Tarea práctica: Reescribe el fragmento de la sección de texto que empieza en "En el artículo se" y termina en "poder y riquezas.", sustituyendo "sequías" por "inundaciones".
-------- Sección de texto
#15#5 ¿Y por qué das por buena esa afirmación? Todo el artículo es una sucesión de afirmaciones infundadas dándose sólo el apoyo de un par de fotos de relieves en piedra.
En ninguna parte ha habido soldados que hayan ido a difundir el Evangelio. Los soldados luchan, los misioneros, predican. En América a partir de una determinada fecha los soldados iban acompañando a los misioneros, porque si no, estos volvían degollados.
En el artículo se mencionan una serie de luchas mezcladas con fenómenos naturales, como sequías o carestías, pero no se da razón de por qué sucedieron, ni cuándo empezaron. Me parece todo muy falto de fundamento.
#18#5#6 No es tan sencillo. No se trata simplemente de religión, sino de varios grupos culturales peleando por recursos, poder y riquezas.
Limitarlo a una guerra religiosa sin otra razón es absurdo, como lo sería decir que algunos gobiernos socialistas cometieron horribles crímenes a causa del ateísmo de estado.
¿Pero quién soy yo para cambiar sus ideas de que las religiones son un mal y jamás podrán promover nada bueno? No creo que cambien esa mentalidad.
#9 La izquierda no ha demostrado ser menos hipócrita durante la historia.
#48#5,#9,#11,#29,#31: Resulta que yo por mi cuenta acabo de descubrir lo que pasaba en Yemen por esa época:
Resulta que había varios principados judíos y árabes en el Yemen en esa época. Hacia el Hedjaz, estaba la ciudad judía de Yatrib. Estaban las tribus de Aus y Jazrecha, judías, y Beni-Xebar, Guadilcora y Yambú, cuyos moradores se preciaban de descender de los judíos que huyeron de Nabucodonosor, en la primera cautividad de Babilonia.
En el resto de la Península arábiga y a contar desde el tobba (rey) Asad, la mayor parte de los reyes del Yemen y algunos de Hira tuvieron la religión de los judíos. Estos, crecidos en número, persiguieron a los cristianos que moraban por allí, y en ocasión de un conflicto entre ambos en que resultaron muertos dos israelitas a manos de cristianos moradores del Najran, cierto rey del Yemen llamado Dzu-Nowas entró allí y derribó cruces, destruyó iglesias y arrojó en una fosa llena de materias inflamables a cerca de 20.000 cristianos.
Esto motivó la expedición de los abisinios, los cuales fueron odiados por los árabes e israelitas.
El episodio que aquí se narra acontece un siglo después de las fechas dadas en el artículo, pero ahora ya sí que os podéis hacer una idea de qué es lo que sucedía entonces en la Península Arábiga y no elucubraciones e invenciones del Der Spiegel o la madre que parió a Paneque.
Es curioso que la mejor manera de difundir el mensaje "amaos los unos a los otros" sea con soldados y no con buenas palabras.
----------------
-------- Listado de datos
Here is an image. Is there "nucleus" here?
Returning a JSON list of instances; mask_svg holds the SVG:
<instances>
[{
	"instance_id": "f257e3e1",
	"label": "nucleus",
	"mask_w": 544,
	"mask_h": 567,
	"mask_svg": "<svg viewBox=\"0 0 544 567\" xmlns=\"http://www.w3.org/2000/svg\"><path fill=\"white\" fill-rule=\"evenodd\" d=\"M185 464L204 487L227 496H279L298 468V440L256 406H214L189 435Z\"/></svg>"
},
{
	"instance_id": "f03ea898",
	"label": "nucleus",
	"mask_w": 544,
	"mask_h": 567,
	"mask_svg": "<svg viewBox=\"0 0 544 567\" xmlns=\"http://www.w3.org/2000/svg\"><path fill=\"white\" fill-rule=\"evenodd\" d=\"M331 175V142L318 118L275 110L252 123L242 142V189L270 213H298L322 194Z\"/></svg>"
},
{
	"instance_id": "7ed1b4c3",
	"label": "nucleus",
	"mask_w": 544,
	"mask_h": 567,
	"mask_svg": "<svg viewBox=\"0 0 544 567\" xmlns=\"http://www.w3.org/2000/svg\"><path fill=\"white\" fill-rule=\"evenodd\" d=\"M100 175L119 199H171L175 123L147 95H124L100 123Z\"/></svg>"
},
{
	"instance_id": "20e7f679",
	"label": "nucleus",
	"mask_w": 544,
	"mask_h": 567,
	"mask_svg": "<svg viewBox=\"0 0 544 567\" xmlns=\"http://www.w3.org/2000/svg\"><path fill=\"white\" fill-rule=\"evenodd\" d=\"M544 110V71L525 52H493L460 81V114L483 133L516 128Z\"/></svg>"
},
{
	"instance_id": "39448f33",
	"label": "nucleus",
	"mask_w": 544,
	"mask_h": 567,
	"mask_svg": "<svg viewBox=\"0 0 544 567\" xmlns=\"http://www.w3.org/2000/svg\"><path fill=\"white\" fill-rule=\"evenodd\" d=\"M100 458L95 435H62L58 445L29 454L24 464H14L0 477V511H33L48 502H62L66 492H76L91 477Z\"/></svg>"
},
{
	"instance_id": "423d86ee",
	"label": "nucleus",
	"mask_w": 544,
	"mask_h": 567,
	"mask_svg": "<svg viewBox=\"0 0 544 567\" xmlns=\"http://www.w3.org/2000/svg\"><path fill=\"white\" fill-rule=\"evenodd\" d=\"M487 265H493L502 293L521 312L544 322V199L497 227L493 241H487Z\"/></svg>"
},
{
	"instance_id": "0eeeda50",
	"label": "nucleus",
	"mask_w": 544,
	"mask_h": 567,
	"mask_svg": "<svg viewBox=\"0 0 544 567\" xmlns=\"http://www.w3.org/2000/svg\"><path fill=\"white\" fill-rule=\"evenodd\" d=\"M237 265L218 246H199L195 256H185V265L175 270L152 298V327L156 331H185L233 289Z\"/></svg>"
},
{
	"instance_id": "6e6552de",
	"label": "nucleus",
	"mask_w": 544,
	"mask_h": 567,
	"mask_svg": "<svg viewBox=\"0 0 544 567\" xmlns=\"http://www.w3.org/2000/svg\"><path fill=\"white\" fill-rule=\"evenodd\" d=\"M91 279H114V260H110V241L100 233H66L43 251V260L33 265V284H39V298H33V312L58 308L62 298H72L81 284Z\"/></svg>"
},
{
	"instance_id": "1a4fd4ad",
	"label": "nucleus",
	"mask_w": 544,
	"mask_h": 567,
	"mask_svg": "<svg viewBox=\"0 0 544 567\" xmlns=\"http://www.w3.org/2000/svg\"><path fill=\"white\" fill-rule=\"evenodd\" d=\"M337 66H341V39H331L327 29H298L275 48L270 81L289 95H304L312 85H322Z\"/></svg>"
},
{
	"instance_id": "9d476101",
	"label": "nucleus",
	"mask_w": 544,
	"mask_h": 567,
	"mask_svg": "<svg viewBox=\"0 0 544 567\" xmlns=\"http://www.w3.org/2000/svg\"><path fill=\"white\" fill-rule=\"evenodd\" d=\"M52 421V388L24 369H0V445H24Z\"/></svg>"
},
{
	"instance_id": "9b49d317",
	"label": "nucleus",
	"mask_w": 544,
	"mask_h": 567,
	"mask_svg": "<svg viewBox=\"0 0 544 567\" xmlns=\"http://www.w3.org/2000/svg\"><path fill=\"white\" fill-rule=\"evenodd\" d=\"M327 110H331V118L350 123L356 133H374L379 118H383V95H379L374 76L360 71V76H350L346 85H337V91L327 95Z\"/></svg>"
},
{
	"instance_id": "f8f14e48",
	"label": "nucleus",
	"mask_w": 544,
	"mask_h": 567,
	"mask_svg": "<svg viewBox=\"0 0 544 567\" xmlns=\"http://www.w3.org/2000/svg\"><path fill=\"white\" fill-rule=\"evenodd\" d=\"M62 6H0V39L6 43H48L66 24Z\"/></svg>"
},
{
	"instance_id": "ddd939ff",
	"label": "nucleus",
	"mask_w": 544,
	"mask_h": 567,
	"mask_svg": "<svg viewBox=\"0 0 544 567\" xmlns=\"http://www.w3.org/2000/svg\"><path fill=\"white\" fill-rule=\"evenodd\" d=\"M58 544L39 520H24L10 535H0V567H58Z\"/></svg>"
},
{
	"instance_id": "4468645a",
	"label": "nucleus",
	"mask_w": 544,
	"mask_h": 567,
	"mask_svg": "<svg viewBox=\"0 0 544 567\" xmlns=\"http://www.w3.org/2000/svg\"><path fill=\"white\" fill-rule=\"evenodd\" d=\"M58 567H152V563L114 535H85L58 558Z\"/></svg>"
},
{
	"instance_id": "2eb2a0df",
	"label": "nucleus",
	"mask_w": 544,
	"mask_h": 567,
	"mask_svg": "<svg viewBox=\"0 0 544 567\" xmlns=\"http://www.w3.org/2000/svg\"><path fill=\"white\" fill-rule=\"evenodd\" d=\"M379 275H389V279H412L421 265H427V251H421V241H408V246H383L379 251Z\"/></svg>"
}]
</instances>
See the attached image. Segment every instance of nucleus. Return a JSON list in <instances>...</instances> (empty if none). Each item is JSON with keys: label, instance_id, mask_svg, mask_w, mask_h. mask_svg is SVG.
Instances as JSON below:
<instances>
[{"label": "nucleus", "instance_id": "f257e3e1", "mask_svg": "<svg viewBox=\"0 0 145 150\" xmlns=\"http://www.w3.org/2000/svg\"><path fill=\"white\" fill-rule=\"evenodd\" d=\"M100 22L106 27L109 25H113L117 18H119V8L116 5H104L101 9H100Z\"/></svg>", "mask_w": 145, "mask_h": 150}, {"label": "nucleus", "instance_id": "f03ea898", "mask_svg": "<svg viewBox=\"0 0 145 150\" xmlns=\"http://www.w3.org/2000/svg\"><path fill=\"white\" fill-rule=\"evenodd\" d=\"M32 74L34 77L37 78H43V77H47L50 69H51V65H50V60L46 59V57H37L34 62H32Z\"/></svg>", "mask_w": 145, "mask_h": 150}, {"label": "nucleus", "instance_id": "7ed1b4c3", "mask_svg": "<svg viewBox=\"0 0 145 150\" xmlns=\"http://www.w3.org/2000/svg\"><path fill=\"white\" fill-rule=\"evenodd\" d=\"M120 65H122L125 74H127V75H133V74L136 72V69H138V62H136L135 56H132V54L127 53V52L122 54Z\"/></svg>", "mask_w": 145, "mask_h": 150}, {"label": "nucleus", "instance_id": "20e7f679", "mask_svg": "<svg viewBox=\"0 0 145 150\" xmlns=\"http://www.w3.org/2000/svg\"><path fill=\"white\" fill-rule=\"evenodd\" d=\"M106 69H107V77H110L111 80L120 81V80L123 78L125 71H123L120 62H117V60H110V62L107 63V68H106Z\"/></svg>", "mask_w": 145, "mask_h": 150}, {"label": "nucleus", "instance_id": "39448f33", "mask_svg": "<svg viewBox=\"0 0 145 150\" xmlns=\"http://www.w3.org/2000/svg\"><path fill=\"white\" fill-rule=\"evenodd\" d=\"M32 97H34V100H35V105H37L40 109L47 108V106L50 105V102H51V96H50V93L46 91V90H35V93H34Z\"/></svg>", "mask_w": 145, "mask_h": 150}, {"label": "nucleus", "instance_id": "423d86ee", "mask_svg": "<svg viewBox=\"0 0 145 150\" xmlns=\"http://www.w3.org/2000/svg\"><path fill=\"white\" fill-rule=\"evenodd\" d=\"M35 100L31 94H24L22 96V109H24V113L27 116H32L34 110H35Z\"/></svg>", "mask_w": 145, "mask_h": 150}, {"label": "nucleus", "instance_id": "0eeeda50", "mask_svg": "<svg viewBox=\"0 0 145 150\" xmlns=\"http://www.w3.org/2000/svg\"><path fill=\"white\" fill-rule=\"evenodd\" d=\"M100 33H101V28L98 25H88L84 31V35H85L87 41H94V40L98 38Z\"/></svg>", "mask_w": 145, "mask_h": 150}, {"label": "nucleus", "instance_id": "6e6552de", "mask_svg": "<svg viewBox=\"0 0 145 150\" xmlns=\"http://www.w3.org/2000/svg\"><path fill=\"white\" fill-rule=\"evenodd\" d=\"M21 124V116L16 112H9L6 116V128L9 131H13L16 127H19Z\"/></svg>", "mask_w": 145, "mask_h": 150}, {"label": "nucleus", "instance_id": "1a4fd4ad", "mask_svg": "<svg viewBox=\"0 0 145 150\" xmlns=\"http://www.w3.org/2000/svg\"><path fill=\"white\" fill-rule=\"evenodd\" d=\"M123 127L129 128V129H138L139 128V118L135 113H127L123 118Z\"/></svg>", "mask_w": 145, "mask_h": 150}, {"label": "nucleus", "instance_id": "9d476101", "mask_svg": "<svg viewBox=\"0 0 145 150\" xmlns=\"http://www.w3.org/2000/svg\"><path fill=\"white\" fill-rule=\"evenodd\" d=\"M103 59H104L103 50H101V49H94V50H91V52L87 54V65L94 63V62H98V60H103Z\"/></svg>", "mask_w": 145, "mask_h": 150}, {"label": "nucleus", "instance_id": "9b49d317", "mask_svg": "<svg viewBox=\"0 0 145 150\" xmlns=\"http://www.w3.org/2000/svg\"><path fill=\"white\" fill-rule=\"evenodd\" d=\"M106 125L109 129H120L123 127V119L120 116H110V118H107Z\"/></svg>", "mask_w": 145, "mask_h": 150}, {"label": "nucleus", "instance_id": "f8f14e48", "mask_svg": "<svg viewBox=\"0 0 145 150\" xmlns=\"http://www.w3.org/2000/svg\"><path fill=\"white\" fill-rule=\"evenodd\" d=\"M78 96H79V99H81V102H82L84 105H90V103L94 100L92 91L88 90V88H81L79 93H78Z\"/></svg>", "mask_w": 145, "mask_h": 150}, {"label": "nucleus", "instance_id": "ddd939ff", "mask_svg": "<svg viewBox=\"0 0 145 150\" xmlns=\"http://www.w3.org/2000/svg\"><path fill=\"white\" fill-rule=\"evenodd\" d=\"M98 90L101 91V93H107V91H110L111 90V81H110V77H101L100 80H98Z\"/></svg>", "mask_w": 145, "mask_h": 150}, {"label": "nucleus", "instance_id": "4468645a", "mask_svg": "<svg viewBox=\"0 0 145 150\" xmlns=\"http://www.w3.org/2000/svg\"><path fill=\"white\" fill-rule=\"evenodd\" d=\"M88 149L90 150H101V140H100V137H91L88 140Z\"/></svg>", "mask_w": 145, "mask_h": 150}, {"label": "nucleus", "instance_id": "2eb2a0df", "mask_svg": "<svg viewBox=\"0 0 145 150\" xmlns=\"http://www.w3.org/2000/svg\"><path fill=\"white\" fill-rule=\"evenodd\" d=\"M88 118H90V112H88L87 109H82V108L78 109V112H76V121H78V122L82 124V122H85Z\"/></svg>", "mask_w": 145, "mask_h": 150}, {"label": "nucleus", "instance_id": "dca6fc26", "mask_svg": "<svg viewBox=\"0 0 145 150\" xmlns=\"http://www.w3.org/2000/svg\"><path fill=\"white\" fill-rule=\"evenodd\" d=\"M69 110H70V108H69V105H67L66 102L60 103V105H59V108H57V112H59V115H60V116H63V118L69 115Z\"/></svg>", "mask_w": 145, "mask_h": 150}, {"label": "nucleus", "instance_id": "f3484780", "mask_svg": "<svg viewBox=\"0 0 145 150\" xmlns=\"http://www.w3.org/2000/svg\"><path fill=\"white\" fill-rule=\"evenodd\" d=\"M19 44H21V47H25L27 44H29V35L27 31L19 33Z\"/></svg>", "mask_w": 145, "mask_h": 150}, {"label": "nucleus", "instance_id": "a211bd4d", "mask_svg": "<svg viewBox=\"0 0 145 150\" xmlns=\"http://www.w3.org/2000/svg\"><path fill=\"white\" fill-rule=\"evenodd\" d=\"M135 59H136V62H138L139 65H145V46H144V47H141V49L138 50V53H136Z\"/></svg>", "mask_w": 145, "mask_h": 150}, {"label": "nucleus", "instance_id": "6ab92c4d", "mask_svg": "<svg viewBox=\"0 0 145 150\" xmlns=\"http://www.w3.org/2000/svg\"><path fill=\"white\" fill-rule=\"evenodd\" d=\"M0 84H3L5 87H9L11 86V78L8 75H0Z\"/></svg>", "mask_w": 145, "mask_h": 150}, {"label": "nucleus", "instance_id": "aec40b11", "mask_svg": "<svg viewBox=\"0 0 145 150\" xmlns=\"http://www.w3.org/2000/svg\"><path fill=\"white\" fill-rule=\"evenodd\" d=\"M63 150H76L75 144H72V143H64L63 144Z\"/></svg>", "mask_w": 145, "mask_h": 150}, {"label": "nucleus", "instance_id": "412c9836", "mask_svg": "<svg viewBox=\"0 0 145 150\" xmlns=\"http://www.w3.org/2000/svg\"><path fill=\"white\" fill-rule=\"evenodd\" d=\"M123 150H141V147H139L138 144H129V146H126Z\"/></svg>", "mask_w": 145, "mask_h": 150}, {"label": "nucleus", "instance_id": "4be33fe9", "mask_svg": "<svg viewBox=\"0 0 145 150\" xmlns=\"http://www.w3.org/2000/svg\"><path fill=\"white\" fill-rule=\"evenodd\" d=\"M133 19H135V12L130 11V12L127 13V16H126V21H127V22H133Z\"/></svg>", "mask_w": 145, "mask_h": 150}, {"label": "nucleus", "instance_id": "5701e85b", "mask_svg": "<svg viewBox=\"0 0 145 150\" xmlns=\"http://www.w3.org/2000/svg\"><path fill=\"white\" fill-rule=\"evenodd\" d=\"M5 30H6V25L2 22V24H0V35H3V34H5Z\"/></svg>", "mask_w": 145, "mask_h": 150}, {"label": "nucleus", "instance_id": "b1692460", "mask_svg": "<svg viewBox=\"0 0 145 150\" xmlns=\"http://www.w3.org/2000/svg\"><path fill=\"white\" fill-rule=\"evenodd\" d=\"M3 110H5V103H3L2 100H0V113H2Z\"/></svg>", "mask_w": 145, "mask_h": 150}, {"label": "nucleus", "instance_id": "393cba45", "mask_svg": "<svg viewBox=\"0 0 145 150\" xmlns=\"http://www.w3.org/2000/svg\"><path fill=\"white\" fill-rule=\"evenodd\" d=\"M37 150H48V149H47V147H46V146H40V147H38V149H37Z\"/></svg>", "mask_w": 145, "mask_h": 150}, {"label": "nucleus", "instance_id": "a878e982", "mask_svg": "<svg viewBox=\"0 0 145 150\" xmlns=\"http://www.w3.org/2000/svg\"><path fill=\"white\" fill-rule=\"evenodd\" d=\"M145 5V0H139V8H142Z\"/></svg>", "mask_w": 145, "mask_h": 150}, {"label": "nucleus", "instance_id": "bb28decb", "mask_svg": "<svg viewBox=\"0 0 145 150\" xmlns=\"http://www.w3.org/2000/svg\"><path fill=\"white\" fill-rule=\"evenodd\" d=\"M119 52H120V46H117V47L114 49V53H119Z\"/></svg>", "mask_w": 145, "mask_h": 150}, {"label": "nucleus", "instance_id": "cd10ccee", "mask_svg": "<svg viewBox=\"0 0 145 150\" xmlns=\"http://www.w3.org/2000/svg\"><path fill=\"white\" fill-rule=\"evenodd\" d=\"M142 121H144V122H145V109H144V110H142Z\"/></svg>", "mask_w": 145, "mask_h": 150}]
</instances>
----------------
Resultado de la tarea:
En el artículo se mencionan una serie de luchas mezcladas con fenómenos naturales, como inundaciones o carestías, pero no se da razón de por qué sucedieron, ni cuándo empezaron. Me parece todo muy falto de fundamento.
#18#5#6 No es tan sencillo. No se trata simplemente de religión, sino de varios grupos culturales peleando por recursos, poder y riquezas.